Extracted text |
= Beginning of Section =
A one hour adventure spy drama television series starring Bill Cosby as Alexander Scott and Robert Culp as Kelly Robinson: two American government agents posing as a tennis player and his trainer in a world still shivering from the Cold War. Having produced eighty-two episodes, I Spy lasted for three seasons, from September 1965 to April 1968, and is most historically significant in being the first tv drama where an African-American had landed a lead role. Comparable to other tv shows like the Avengers, the Man from UNCLE and Wild Wild West, I Spy combined wry humor with action sequences and tense situations of espionage and international political intrigue. Every week Scotty and Kelly were hip deep in something new: drug cartels, treacherous double agents on the lamb, corruption in the military, soviet counterintelligence, hypnosis and brainwashing techniques, chemical warfare and biological hazards, the occasional spoiled brat kid from Arabia or Minsk needing babysitters, and the occasional femme fatale on the scene who's too smart to know better but too dumb to resist.

The series also featured a host of special guest stars over the years including Don Rickles, Martin Landau, Walter Koenig, Victor Buono, Eartha Kitt, Caroll O'Connor, Sally Kellerman, Ron Howard, Boris Karloff, Ricardo Montalban, Dorothy Lamour, Richard Kiel, and Gene Hackman. Recurring characters included Ken Tobey as Russ Conway, Sheldon Leonard as Sorgi, France Nuyen as Sam-than McLean, Alan Oppenheimer as Colonel Benkovsky, Harold J. Stone as Zarkas, and Antoinette Bower as Shelby Clavell.

One made for tv movie, I Spy Returns, was made and broadcast in 1994, which brought Culp and Cosby back togeteher to reprise their roles one final time.
= End of Section =
Excerpted records |
= Beginning of Section =
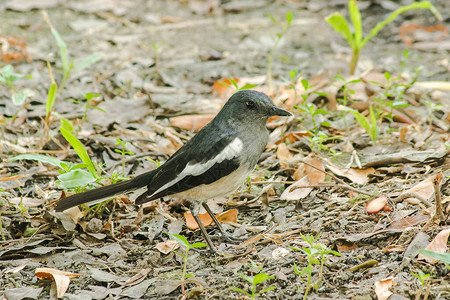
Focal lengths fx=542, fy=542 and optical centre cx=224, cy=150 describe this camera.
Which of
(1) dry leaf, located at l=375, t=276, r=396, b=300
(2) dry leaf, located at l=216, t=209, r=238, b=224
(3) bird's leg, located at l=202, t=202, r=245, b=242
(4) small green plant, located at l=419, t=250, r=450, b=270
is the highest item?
= End of Section =
What you have to do | Rewrite the paragraph of the I Spy text that begins "A one hour adventure spy drama" as a short bulleted list that keeps its main facts.

Solved exercise |
- One-hour adventure spy drama starring Bill Cosby as Alexander Scott and Robert Culp as Kelly Robinson
- The two play American government agents posing as a tennis player and his trainer in a world still shaken by the Cold War
- Ran for three seasons, from September 1965 to April 1968, with eighty-two episodes
- Most historically significant as the first TV drama with an African-American in a lead role
- Like the Avengers, the Man from UNCLE and Wild Wild West, it combined wry humor with action, espionage and international political intrigue
- Weekly plots included drug cartels, double agents, military corruption, Soviet counterintelligence, hypnosis and brainwashing, chemical and biological threats, spoiled children needing babysitters, and femmes fatales